Exercise set:
1 > Answer each of these from the forum thread, labeling your answers (a), (b) and (c):
(a) What does the 6:35 pm post say Microsoft recently restructured?
(b) What name does the 6:50 pm post give a possible Microsoft version of Linux?
(c) Which company does the 6:58 pm post name as IBM's rumored Linux partner?
2 > Please turn the paragraph of the forum thread beginning "Nothing, really." into a short bulleted list that keeps its main points.

Passage shown:
_ _ _
| 5:04 pm on Aug 1, 2001 (gmt 0)|
What's keeping M$ from selling Linux? They could sell it just as well as RedHat.
| 6:35 pm on Aug 1, 2001 (gmt 0)|
Nothing, really. I would suspect that their mindset, though, would keep them from it. Why would they introduce an OS to compete with their primary mover. Also, I think they know the general Linux community would cast more then a little skepticism their way. The entire licensing structure of Linux flies in the face of how MS chooses to work.
Microsoft makes plenty of money on what Microsoft does best: pushing it's OS (and Server & Office software) into a fairly captive market. It's recent restructuring of its SQL Server license fee structure suggests it's not have as easy a time in that market, however.
It wouldn't suprise me if in the future, MS takes a serious stab at a Linux or similar OS. It's dabbled in the past. But I think it would take something amazing to shift in the current market before MS takes considering their own distro seriously. They could do it, but they don't need to.
| 6:50 pm on Aug 1, 2001 (gmt 0)|
it would take something amazing to shift in the current market
Like a really unfavorable court remedy the the whole DOJ suit...
Even then, I don't think Linux is really their style. If they did an MS-nix, it would probably end up defeating the purpose of the whole Linux/open source idea by somehow only being reliably compatible with MS apps... meaning they'd have to write a whole bunch of MS-nix apps to go with it.
Are there any OS companies that really produce and promote more than one "family" of OSes? Apple does Mac desktop and Server OSes, MS does Winders, RedHat does Linux, etc. Nobody really does more than one... tho' OSX is scooting closer to the *nix realm.
| 6:58 pm on Aug 1, 2001 (gmt 0)|
> Nobody really does more than one.
Just a guess here, but IBM, which does the whole AS/### series, and OS/2, is also looking into (or already does...'fraid I don't keep to up to date on IBM stuff....) a distro of Linux. I suspect, that if they want it to run on their hardware, and not be strictly Intel-based, that they will roll their own version. 'course the other rumor I heard from a co-worker (you can value that as you wanna. ;)) is that they are partnering with SuSE to create their version of Linux. But again, I'm not up to date on IBM info, just trying to come up with an example. :)
_ _ _
Recorded data:
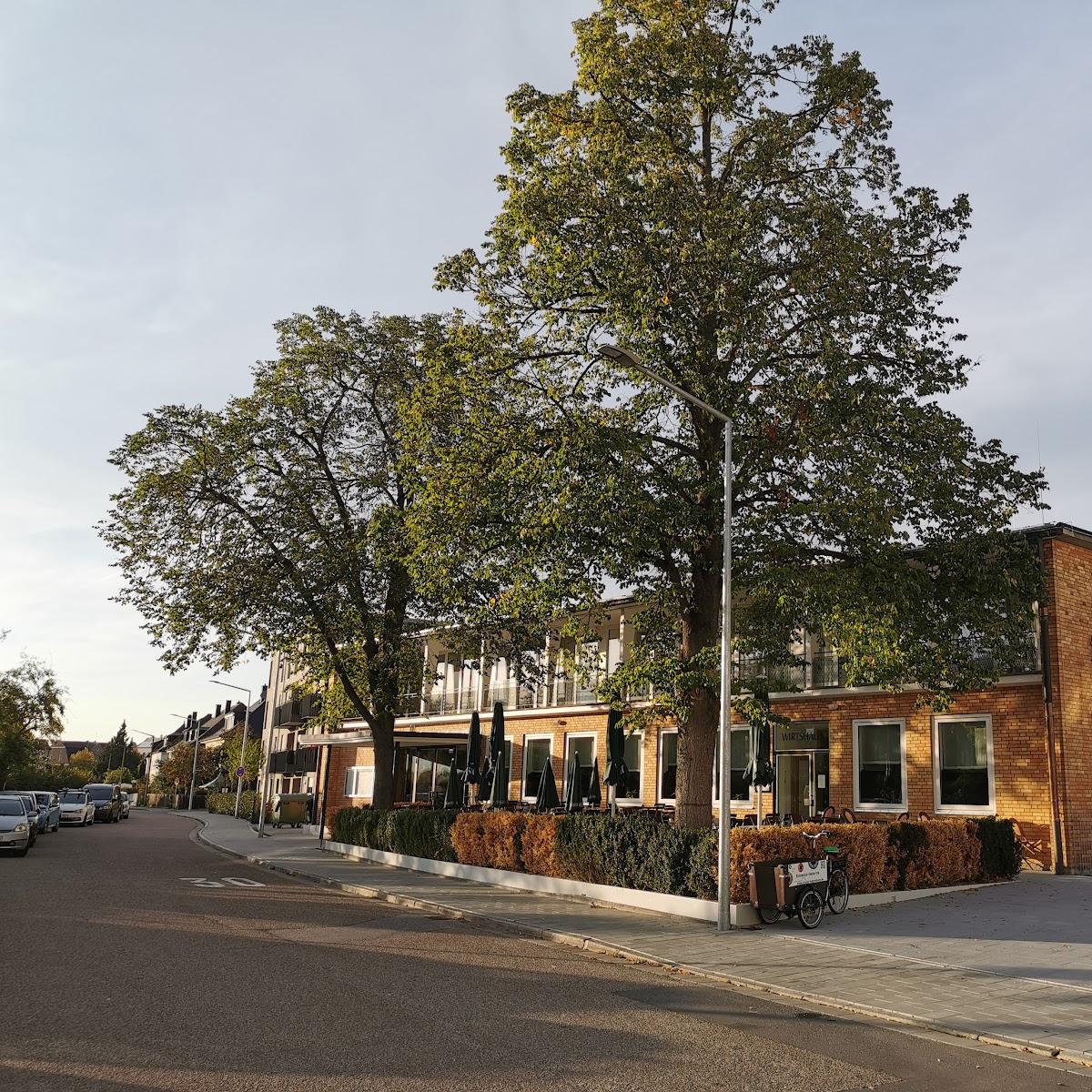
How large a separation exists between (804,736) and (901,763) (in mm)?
3222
_ _ _
Task results:
1 >
(a) The license fee structure of its SQL Server.
(b) MS-nix.
(c) SuSE.

2 >
- Nothing actually stops Microsoft from selling Linux.
- Its mindset would likely keep it from doing so.
- A Linux product would compete with its primary product.
- The Linux community would probably meet Microsoft with considerable skepticism.
- Linux's licensing structure goes against the way Microsoft chooses to work.